> EXERCISE TASKS
1) Retype the free-ranging chickens passage word for word from "I notice that" to "to store-bought eggs.".
2) Write the next part of the article on letting chickens free-range, picking up after its last sentence.

> SOURCE PASSAGE
Over the years, in my experience keeping chickens, we’ve done both free-ranging and keeping them in a confined coop. My preferred method is to let them free-range, but right now I have our flock separated in pens by breed for breeding purposes.
What Is Free-Ranging?
Free-ranging can have a lot of definitions. Some commercial egg companies have been known to stretch the definition of what “access to the outside” really means. But for this article, we’ll call free-ranging;
Providing a coop for your chickens to sleep in, and letting them out in the morning to roam freely around your property. It also may include a commercially processed food supplement.
Your chickens get to live like chickens
When you let your chickens free-range you will begin to see behavior that doesn’t necessarily occur in a confined coop setting, especially if you have a rooster. He will round up the girls if they stray too far. Different vocalizations will be heard as bits of food are found. Scratching, sand bathing and even relaxing will look different when your chickens are free to roam.
I notice that when our chickens are allowed to free-range, I have fewer problems with things like mite infestations, territorial pecking, worms, and respiratory issues. They also have cleaner, healthier feathers, leg scales, feet, toenails, and beaks.
The yolks in our chicken eggs are more orange and tastier when our chickens are free-ranging.
An article published by Mother Earth News found that chickens raised on pasture had:
- 1⁄3 less cholesterol
- 1⁄4 less saturated fat
- 2⁄3 more vitamin A
- 2 times more omega-3 fatty acids
- 3 times more vitamin E
- 7 times more beta carotene
- 4-6 times more vitamin D compared to store-bought eggs.
Pasture-raised is not the same as free-ranging, but it’s close and definitely presents your flock with healthy natural food selections that transfer to the nutrition of the egg.
When your chickens are free-ranging, they spend the day scratching and nibbling on plants, weeds, and grass. They gobble up protein-rich worms, beetles and bugs. They also ingest healthy microbes in the soil that help food absorption.
What that means is that they will need less store-bought food.
They don’t need grit
If your chickens are confined to a coop, even with an outdoor run you should provide them with a store-bought grit. Grit is essential to proper digestion.
When chickens free range they will pick up small stones as they would in the wild, so grit is unnecessary.
When your chickens spend less time in the coop, it stays cleaner. The egg boxes stay fresher longer, and the eggs themselves are collected with less debris. I also notice the waterers stay cleaner as well, as the scratching impulse is taken outside so less bedding is thrown in the waterer.
You can have a smaller coop
Chickens don’t need as much coop space if they’re only sleeping and laying eggs in the coop.
Fewer bugs in your yard
Guinea hens are known for their voracious appetites when it comes to insects, but chickens do a fair job as well. They happily gobble up ticks, mosquitoes, squash bugs, and tomato hornworms.

> SOURCE MATERIAL
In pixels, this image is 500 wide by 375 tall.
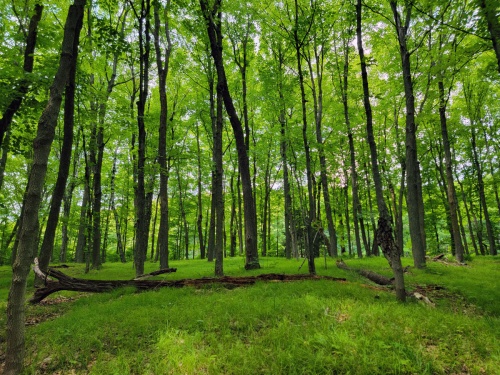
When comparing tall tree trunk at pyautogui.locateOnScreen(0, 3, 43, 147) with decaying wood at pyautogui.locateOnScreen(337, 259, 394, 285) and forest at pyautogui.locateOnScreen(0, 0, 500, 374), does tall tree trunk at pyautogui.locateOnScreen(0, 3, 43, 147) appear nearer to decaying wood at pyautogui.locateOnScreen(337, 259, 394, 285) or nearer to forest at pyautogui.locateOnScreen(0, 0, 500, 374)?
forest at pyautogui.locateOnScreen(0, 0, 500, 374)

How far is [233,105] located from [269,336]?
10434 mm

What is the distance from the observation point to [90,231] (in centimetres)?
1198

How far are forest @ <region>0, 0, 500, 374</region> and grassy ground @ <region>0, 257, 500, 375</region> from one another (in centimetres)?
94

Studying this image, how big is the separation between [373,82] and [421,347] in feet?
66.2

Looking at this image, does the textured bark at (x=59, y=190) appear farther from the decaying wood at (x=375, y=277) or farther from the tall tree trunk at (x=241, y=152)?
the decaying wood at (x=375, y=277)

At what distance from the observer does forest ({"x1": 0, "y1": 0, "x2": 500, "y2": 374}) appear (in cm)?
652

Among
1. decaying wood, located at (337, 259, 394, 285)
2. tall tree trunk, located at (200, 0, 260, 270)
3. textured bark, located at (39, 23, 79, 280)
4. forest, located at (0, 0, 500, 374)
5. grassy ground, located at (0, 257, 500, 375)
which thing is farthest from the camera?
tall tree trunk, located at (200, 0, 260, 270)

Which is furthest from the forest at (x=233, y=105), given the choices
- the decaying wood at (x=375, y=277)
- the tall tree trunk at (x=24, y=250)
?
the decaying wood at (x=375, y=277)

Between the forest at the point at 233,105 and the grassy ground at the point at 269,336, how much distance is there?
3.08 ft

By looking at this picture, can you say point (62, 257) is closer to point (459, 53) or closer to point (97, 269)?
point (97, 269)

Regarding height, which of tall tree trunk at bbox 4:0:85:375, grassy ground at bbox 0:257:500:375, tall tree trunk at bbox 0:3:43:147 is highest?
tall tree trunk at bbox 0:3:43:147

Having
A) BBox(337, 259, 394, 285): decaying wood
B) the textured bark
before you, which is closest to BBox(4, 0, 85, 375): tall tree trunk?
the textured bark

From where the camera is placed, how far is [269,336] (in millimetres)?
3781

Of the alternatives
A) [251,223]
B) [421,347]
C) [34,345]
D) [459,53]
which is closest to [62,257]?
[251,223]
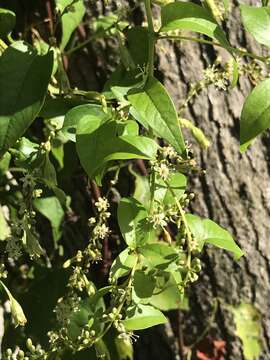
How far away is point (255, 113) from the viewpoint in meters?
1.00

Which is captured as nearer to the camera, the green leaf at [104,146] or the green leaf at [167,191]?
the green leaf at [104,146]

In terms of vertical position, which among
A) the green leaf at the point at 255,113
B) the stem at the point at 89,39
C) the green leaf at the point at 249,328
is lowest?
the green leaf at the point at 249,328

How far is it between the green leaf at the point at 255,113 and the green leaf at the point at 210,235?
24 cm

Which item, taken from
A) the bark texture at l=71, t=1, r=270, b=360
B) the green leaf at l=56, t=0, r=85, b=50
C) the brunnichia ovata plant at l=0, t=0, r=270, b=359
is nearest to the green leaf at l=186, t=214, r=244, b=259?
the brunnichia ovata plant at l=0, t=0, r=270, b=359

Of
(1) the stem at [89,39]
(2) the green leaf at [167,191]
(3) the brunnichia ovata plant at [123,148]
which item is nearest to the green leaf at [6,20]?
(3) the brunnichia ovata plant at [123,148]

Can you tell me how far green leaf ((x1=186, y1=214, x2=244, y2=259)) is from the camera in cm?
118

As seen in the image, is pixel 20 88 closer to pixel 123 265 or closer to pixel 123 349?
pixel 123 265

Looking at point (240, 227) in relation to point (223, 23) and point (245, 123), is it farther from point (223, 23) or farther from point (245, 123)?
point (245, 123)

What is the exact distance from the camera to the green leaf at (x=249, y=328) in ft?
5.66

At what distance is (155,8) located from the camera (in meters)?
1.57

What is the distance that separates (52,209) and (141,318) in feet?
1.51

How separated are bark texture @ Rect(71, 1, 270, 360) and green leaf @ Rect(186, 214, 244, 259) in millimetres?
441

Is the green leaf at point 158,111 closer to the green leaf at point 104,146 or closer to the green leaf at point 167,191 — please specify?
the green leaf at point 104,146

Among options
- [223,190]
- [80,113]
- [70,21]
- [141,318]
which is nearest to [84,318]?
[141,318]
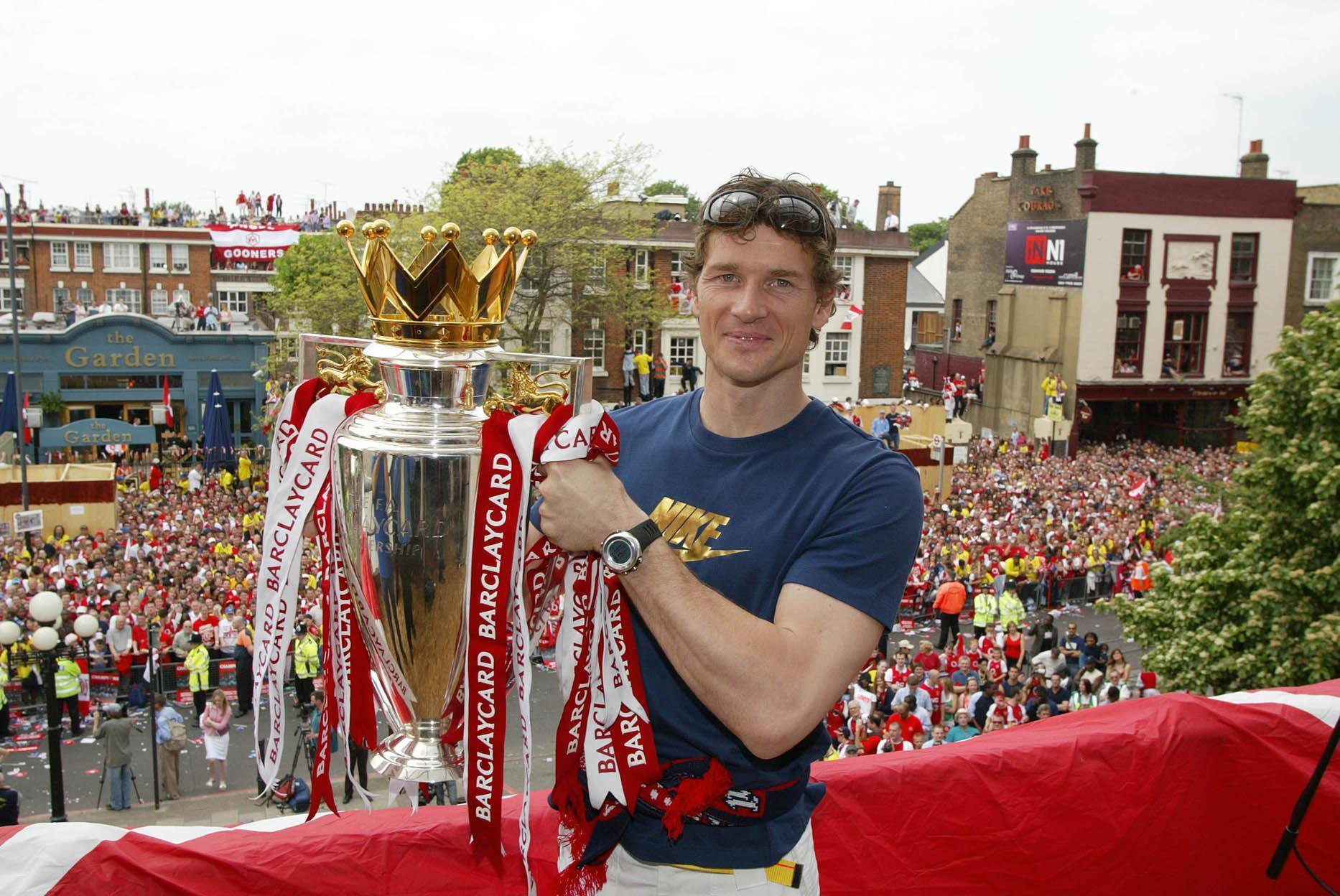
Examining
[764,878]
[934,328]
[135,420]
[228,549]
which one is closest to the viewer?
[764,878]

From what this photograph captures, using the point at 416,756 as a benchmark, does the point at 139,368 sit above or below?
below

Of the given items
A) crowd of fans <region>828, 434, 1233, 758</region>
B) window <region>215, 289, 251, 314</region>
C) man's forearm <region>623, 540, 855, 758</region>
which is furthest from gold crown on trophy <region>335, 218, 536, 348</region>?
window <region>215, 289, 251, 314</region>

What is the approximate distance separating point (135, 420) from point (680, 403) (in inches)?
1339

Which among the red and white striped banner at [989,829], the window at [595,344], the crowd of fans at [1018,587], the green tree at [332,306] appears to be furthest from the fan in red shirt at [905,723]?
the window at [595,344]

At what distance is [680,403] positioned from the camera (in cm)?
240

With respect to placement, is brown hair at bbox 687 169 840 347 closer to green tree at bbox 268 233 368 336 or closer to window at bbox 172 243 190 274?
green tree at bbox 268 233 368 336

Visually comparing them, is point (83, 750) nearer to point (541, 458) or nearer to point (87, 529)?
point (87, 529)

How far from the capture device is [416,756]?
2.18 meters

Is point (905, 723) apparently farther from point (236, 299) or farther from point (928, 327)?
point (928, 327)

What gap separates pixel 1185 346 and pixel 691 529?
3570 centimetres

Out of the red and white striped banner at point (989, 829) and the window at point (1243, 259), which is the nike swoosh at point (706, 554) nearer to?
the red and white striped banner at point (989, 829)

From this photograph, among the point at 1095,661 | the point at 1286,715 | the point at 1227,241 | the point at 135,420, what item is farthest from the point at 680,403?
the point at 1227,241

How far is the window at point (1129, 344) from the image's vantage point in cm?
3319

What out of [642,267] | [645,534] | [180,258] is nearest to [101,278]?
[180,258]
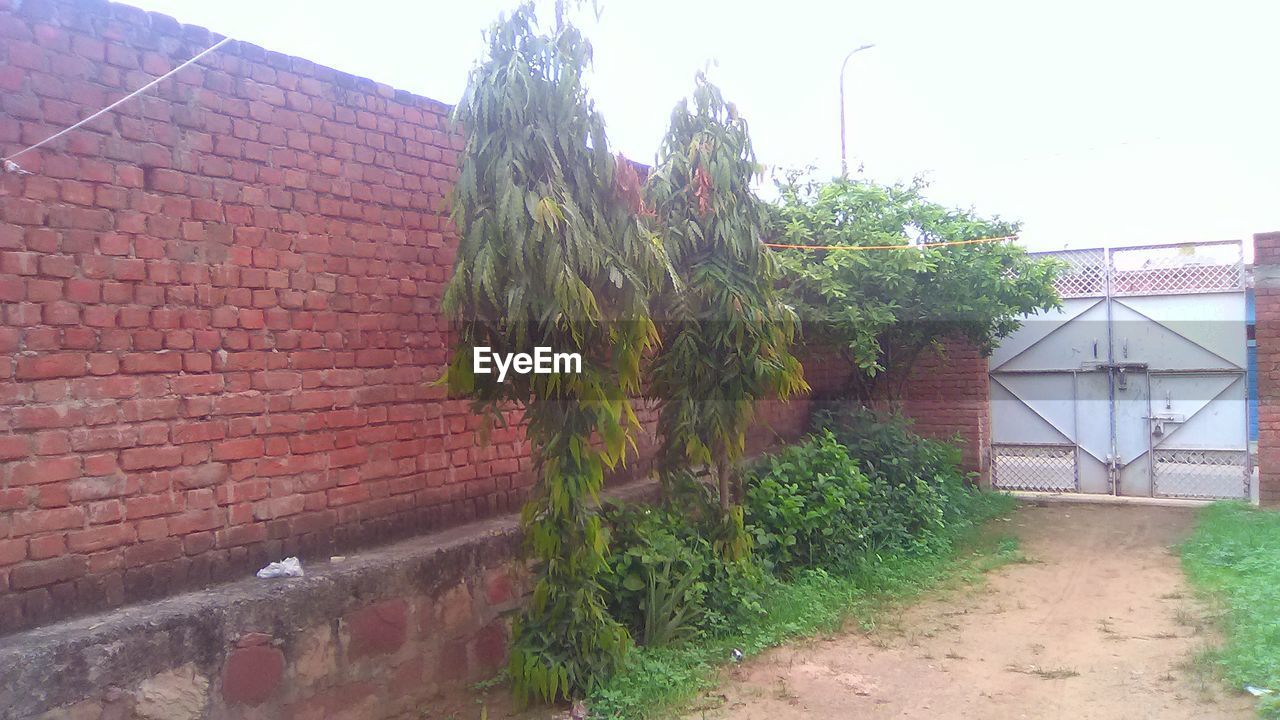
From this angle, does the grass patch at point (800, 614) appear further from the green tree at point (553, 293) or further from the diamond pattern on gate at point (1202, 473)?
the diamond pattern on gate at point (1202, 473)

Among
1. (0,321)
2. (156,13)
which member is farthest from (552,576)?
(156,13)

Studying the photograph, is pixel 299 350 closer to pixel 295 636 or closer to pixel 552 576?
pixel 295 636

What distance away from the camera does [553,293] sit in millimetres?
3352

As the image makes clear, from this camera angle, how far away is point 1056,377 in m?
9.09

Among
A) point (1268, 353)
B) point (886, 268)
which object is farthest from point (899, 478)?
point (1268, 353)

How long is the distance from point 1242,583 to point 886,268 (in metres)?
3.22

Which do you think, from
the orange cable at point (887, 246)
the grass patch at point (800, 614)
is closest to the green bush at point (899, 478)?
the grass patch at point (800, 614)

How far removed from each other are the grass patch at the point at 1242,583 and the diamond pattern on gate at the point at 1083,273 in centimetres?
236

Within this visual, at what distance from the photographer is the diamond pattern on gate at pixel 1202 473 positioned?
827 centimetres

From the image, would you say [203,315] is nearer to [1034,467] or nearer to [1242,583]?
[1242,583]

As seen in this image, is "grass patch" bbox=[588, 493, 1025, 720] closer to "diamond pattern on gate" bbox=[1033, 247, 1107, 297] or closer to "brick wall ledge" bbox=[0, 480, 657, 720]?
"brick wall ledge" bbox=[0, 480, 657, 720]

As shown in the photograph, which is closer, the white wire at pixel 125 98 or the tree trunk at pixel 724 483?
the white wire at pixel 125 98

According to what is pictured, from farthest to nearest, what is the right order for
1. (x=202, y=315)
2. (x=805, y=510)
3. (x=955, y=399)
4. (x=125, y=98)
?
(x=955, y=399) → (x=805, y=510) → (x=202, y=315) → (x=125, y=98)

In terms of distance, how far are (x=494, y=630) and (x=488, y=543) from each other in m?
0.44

> RESPONSES TO THE TASKS
1)
I notice that when our chickens are allowed to free-range, I have fewer problems with things like mite infestations, territorial pecking, worms, and respiratory issues. They also have cleaner, healthier feathers, leg scales, feet, toenails, and beaks.
The yolks in our chicken eggs are more orange and tastier when our chickens are free-ranging.
An article published by Mother Earth News found that chickens raised on pasture had:
- 1⁄3 less cholesterol
- 1⁄4 less saturated fat
- 2⁄3 more vitamin A
- 2 times more omega-3 fatty acids
- 3 times more vitamin E
- 7 times more beta carotene
- 4-6 times more vitamin D compared to store-bought eggs.

2)
It’s true that free-ranging opens up your chickens for attacks from wild animals and even dogs. In this situation, I weigh the quality of life of the flock to the threat of an attack. It’s a choice that each chicken keeper has to make, and there is no wrong answer.
Chickens are not completely helpless when it comes to predators. Especially if you keep a rooster. You will notice a certain “booook” noise whenever an overhead predator is spotted. When the rooster makes this noise your chickens will run for cover.
When given the chance to escape they often can successfully. Predator attacks (I’ve found) are more detrimental when the chickens are confined in a less than secure run. The predator gets in and traps the chickens in their own home.
We’ve also noticed that including a pair of geese in our flock greatly reduced the number of predator attacks.
Chickens getting in the road or neighbors yard
When chickens are allowed to roam freely, they will often pay little attention to human-made borders like property lines, roadsides, etc.
Most of the time chicken droppings are so spread out in our yard that they sink into the soil and provide great fertilizer for our lawn. But if you have a small yard, sometimes chicken poop will build up in undesirable places.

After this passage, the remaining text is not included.